Research on innovation diffusion has shown that "adoption of new ideas or technology is often hampered when the stakeholders … share similar values but organize them differently" ( 3 ). Conflicting notions about stakeholders' roles and relationships pose barriers to system-level change. Such barriers were present in New Mexico before the recent reform. However, state officials have recognized the need to introduce a collaborative culture to effect systemwide transformation.

Ongoing efforts to agree on definitions of stakeholder roles and to treat stakeholders as equal partners are intrinsic to this effort. Although power differentials remain—that is, between higher- and lower-ranking state personnel, between agencies with large and small behavioral health budgets, and between these agencies and the Collaborative, the Council, and the LCs—this endeavor to change state bureaucracy from within through the institutionalization of a partnership approach portends favorably for the transformation process. Lessons learned in the first year of New Mexico's attempt to nurture collaborative culture offer important insights for other states that wish to pursue cross-agency work and community engagement to enhance systems of care.

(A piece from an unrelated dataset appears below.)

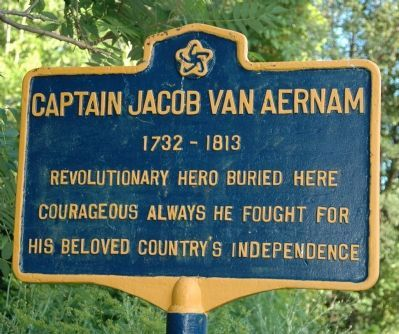 Captain Jacob Van Aernam Marker image. Click for full size.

Acknowledgments and disclosures

This work was supported by grant R01-MH-076084 from the National Institute of Mental Health.

The authors report no competing interests.

Dr. Willging, Dr. Hough, and Dr. Reichman are affiliated with the Pacific Institute for Research and Evaluation, 612 Encino Pl., N.E., Albuquerque, NM 87106 (e-mail: [email protected]). Dr. Willging and Dr. Hough are also with the Department of Psychiatry, University of New Mexico, Albuquerque, where Dr. Adelsheim is affiliated. Dr. Tremaine is with the County of Santa Cruz (California) Health Services Agency. Ms. Meador and Dr. Downes are with the Behavioral Health Services Division, New Mexico Human Services Department, Santa Fe. Fred C. Osher, M.D., is editor of this column.